Happy hour didn’t die, it just moved
Another shift that Petiprin has seen is that “people sort of migrate more to neighborhoods versus downtowns.” The data backs up her observation: A March 2023 study of the ten largest U.S. real estate markets, 52% of office space is currently unoccupied. That means far fewer happy hour customers for downtown bars.
Happy hour isn’t dead though. It’s just moved back to the neighborhood, says T. Cole Newton, who owns two neighborhood bars in New Orleans. At his bars, Twelve Mile Limit and The Domino, he says, “people are approaching happy hour a different way that is like, ‘Hey, I’ve been working all day by myself. I need to go out and be around people. I’m gonna go to the bar in my neighborhood.’”

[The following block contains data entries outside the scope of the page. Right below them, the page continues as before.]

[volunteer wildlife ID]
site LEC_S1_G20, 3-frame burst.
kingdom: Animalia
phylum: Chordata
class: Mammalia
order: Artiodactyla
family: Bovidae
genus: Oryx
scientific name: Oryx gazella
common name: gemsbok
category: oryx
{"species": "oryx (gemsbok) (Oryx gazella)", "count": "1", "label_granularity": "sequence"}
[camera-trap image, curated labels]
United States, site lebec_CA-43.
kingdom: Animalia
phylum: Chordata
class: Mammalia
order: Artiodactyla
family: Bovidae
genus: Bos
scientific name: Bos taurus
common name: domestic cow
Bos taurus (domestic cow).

The move away from downtown bars isn’t just about customers. Staff, says Newton, are also flocking away from the tourist-heavy bar districts in search of a better work-life balance. Newton also serves as president of the U.S. Bartender’s Guild, a professional organization that offers resources to members of the bar industry. “A lot of legacy businesses are having trouble hiring right now,” he says, “and I think it’s probably because they’re trying to impose those same kind of mandates on staff,” like mandatory overtime, dress codes, and longer shifts to make up for missing workers.

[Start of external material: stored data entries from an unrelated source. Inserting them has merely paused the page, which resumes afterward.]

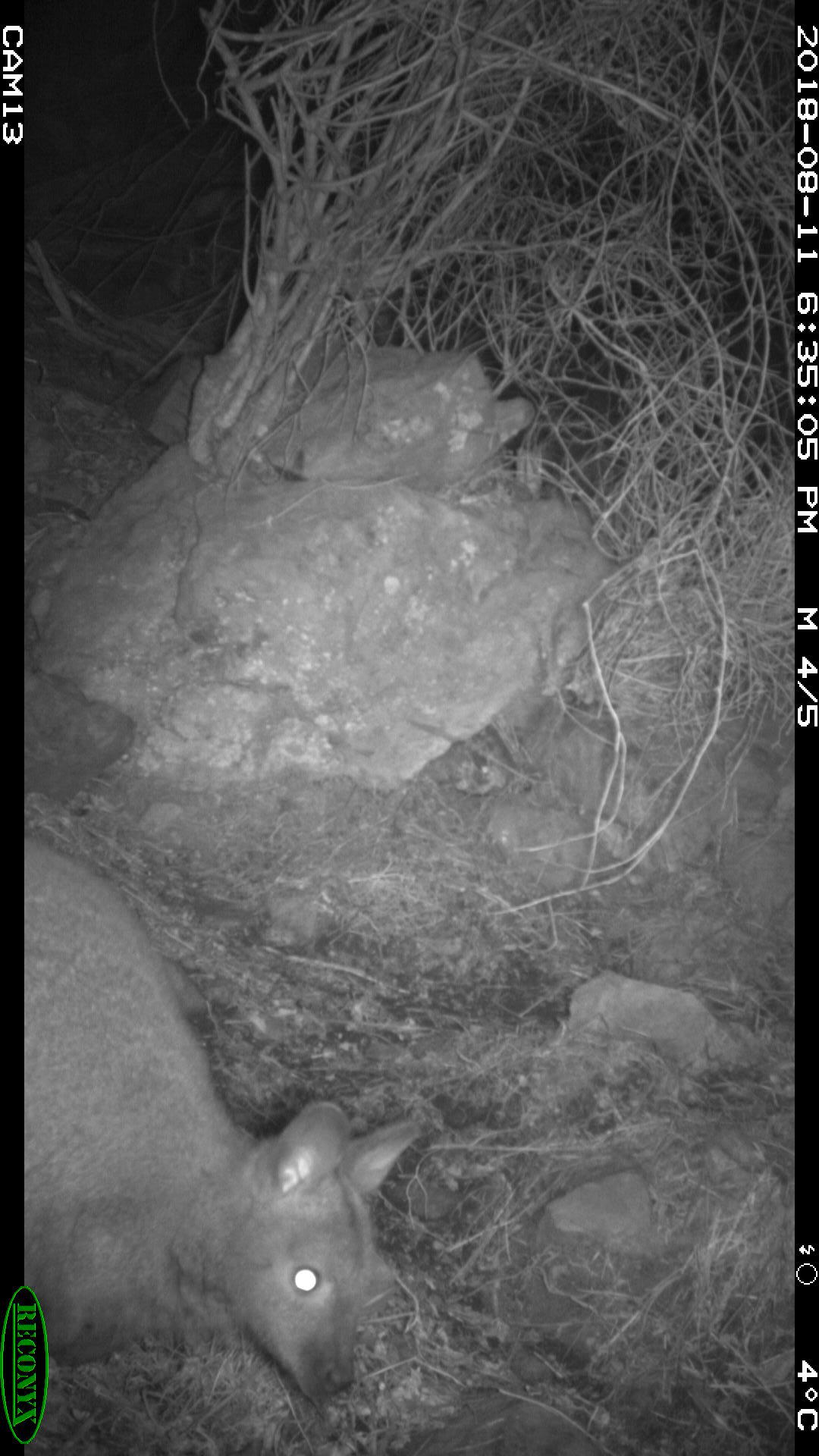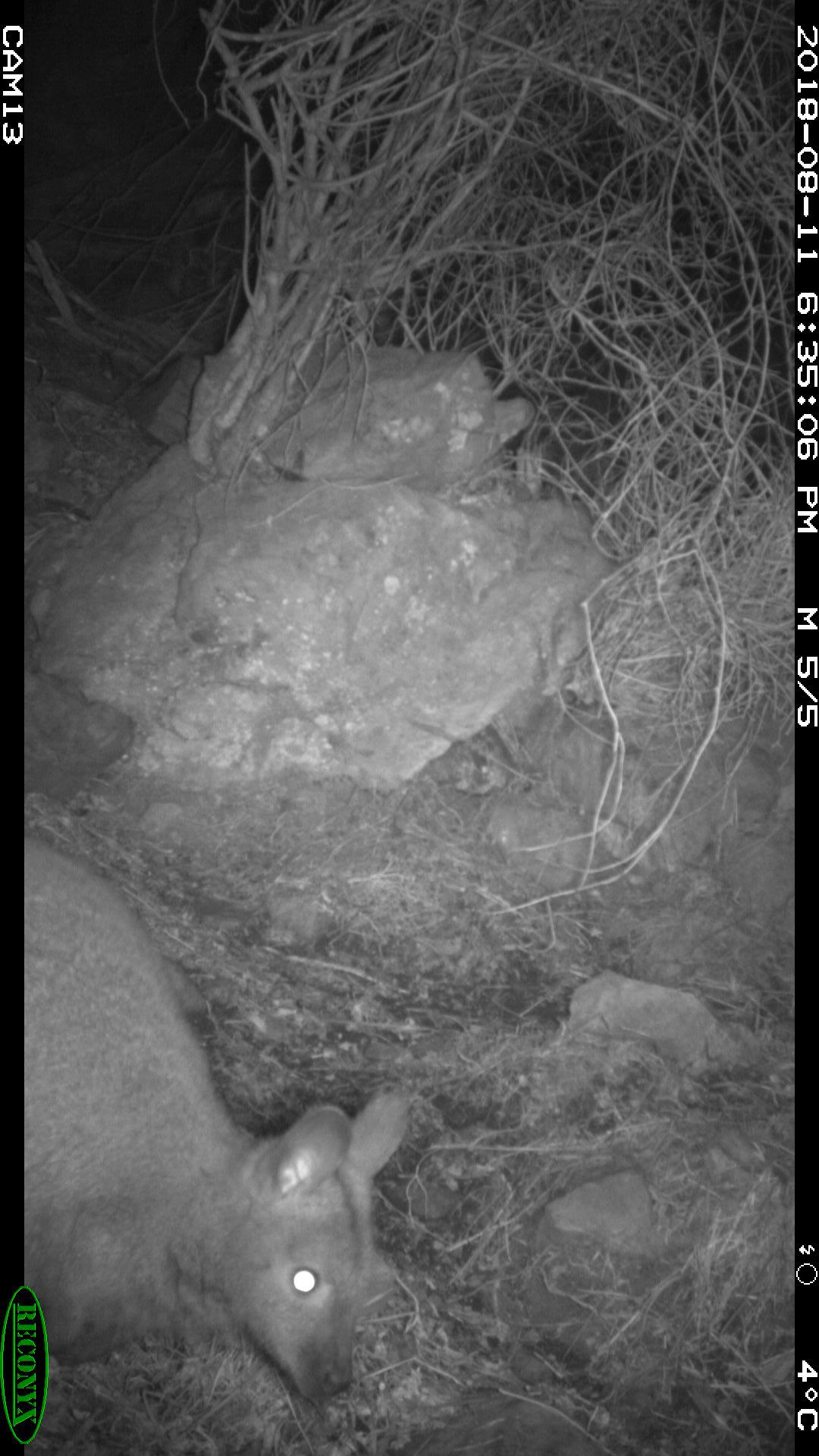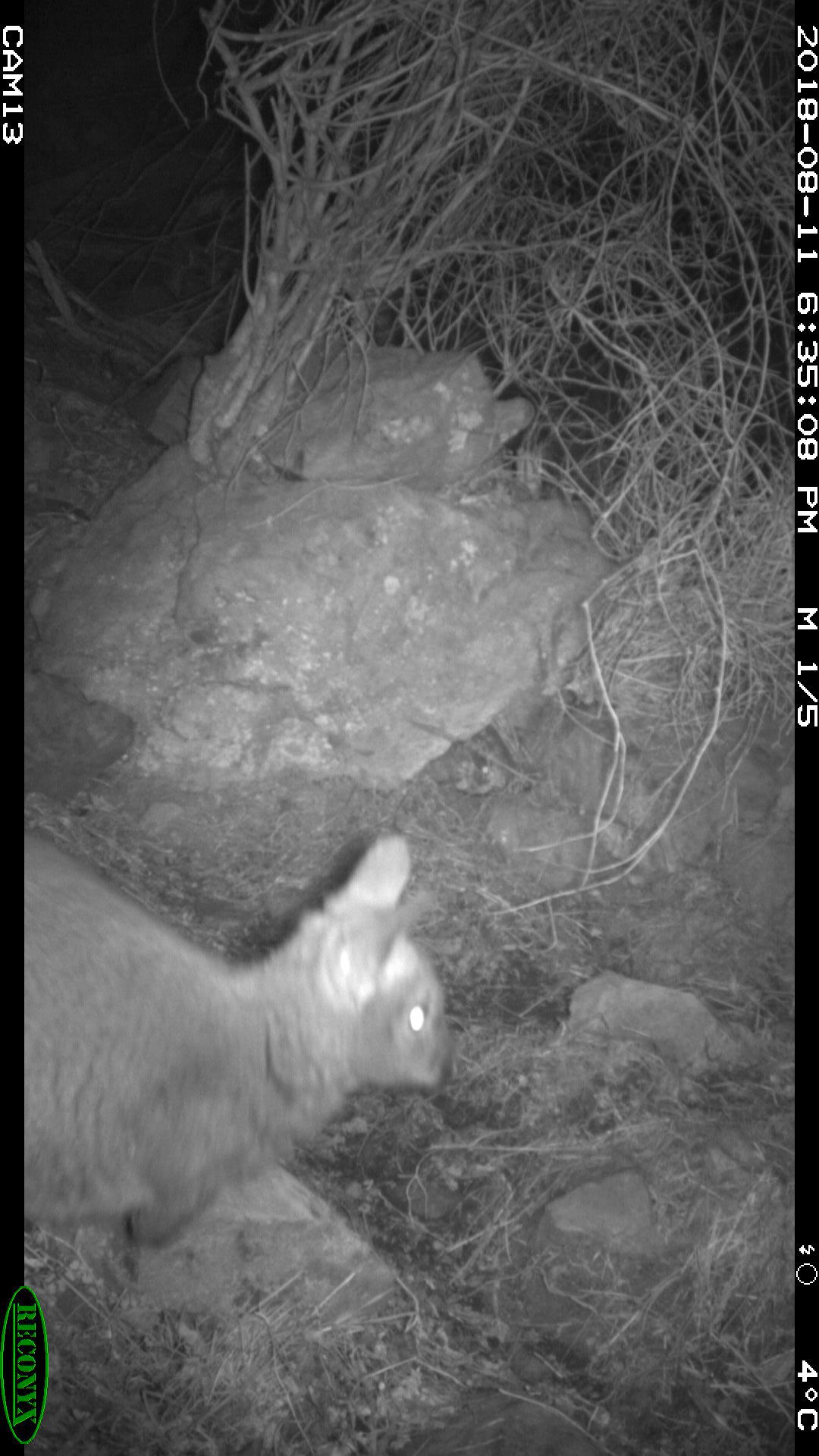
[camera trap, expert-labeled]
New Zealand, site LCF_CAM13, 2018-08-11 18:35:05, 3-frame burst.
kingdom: Animalia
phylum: Chordata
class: Mammalia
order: Diprotodontia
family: Macropodidae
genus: Notamacropus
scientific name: Notamacropus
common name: wallaby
Wallaby (Notamacropus).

Since many longtime bartenders took the pandemic down time as a chance to reset their priorities, with many leaving the industry for good, a labor shortage allows the remaining bartenders to choose their employers. “There’s been a fundamental realignment in the relationship between labor and ownership, specifically in hospitality, because of how exposed hospitality workers were, and how poorly they were often treated by both management and customers during the pandemic, says Newton. “The places that are willing to treat them with a modicum of respect are doing pretty well.”

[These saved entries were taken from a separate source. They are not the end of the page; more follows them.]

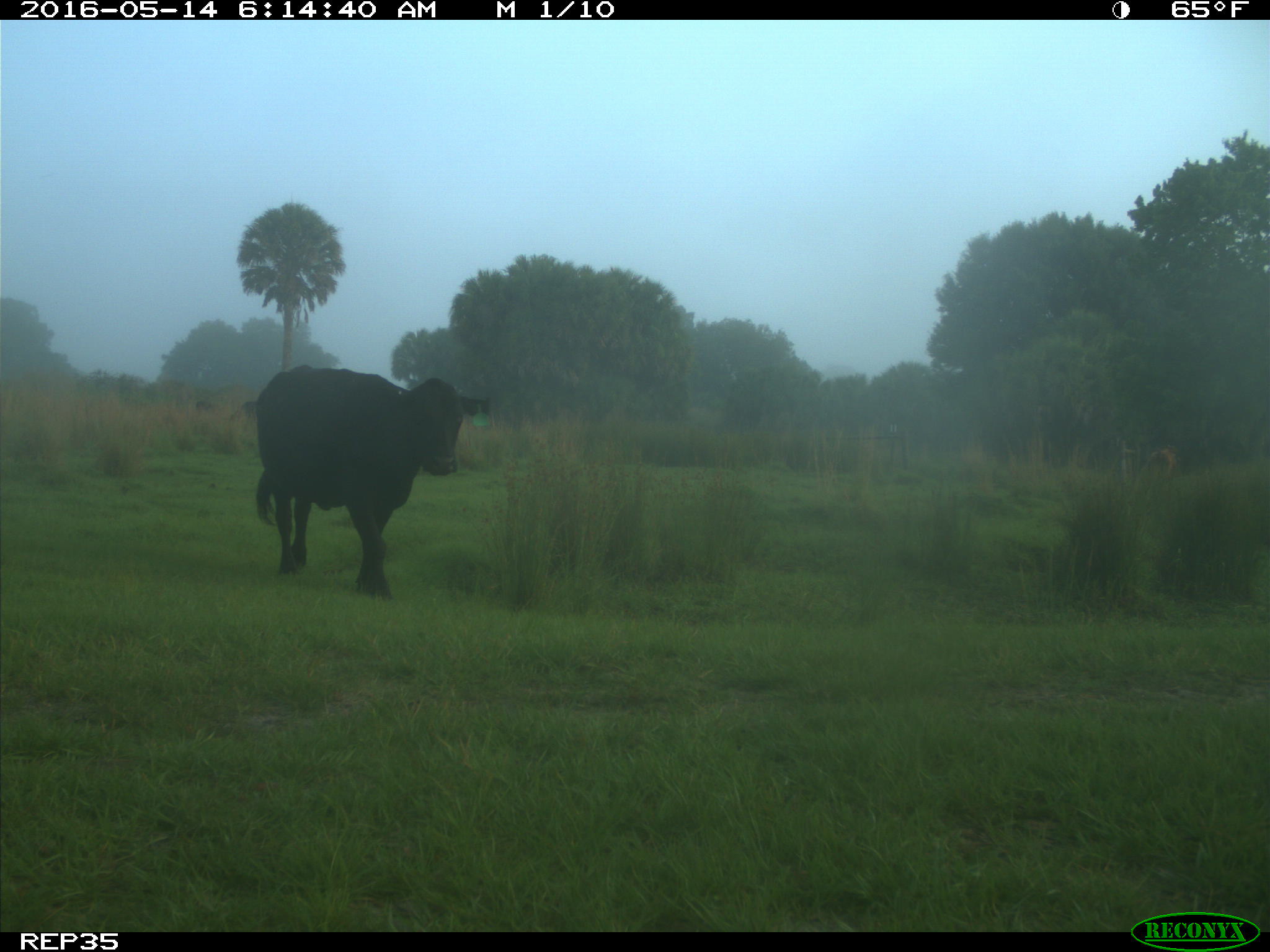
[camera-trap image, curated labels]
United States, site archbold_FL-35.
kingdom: Animalia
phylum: Chordata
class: Mammalia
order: Artiodactyla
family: Bovidae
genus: Bos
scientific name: Bos taurus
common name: domestic cow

Although there is very little bar-specific data, more than one in ten restaurants never reopened after the pandemic shutdowns. About 70,000 never came back, after grappling with supply chain chaos, staff shortages, inflation, and more. The changes brought on by the pandemic may or may not be here to stay, but owners like Newton and Petiprin are willing to tough it out. It’s too early to tell which changes will last, but Petiprin has noticed one quirk in her customers that’s a direct result of our habits formed by social distancing: “Before the pandemic,” says Petiprin, “you used to just go to the bar at any place to order, and now you just see these lines forming. People will actually get a little perturbed if you don’t line up in one place.”